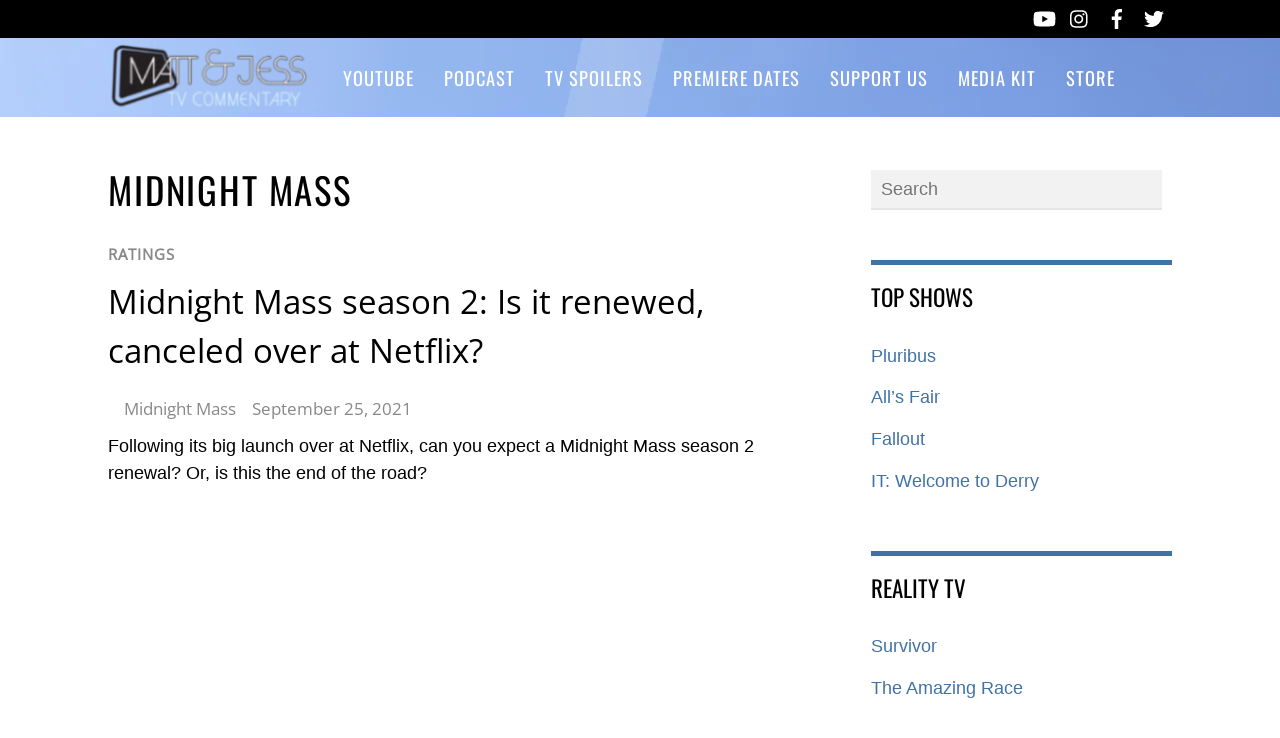

--- FILE ---
content_type: application/javascript; charset=utf-8
request_url: https://fundingchoicesmessages.google.com/f/AGSKWxXjhoFWA5JkAeXgdXvRcR_WfVEWJL12J1notwJZGTrpElGZfnc3RAo5vD4x5vfLffcxNzERatjEkXjo1a75LDaOTjFIwqUO8_VBFWT7J2RIo2lAfJfYKOYeu0_Y_Guxsovn_Kj0HTrdn15a1gqSkpcR8kUX5wJh7GSNIVowlxhh4thHEsZJ_tBC3aVA/__745_90./adx/iframe._768x90_/ad-top-_adhere.
body_size: -1286
content:
window['ca1920df-c570-4faa-b639-6d26a8607151'] = true;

○ ○ ○ ○ ○ ○ ○

- [Task description]:
For each entry, copy the text exactly and leave out any image it carries.

- [Answer section]:
--- FILE ---
content_type: application/javascript; charset=utf-8
request_url: https://fundingchoicesmessages.google.com/f/AGSKWxXjhoFWA5JkAeXgdXvRcR_WfVEWJL12J1notwJZGTrpElGZfnc3RAo5vD4x5vfLffcxNzERatjEkXjo1a75LDaOTjFIwqUO8_VBFWT7J2RIo2lAfJfYKOYeu0_Y_Guxsovn_Kj0HTrdn15a1gqSkpcR8kUX5wJh7GSNIVowlxhh4thHEsZJ_tBC3aVA/__745_90./adx/iframe._768x90_/ad-top-_adhere.
body_size: -1286
content:
window['ca1920df-c570-4faa-b639-6d26a8607151'] = true;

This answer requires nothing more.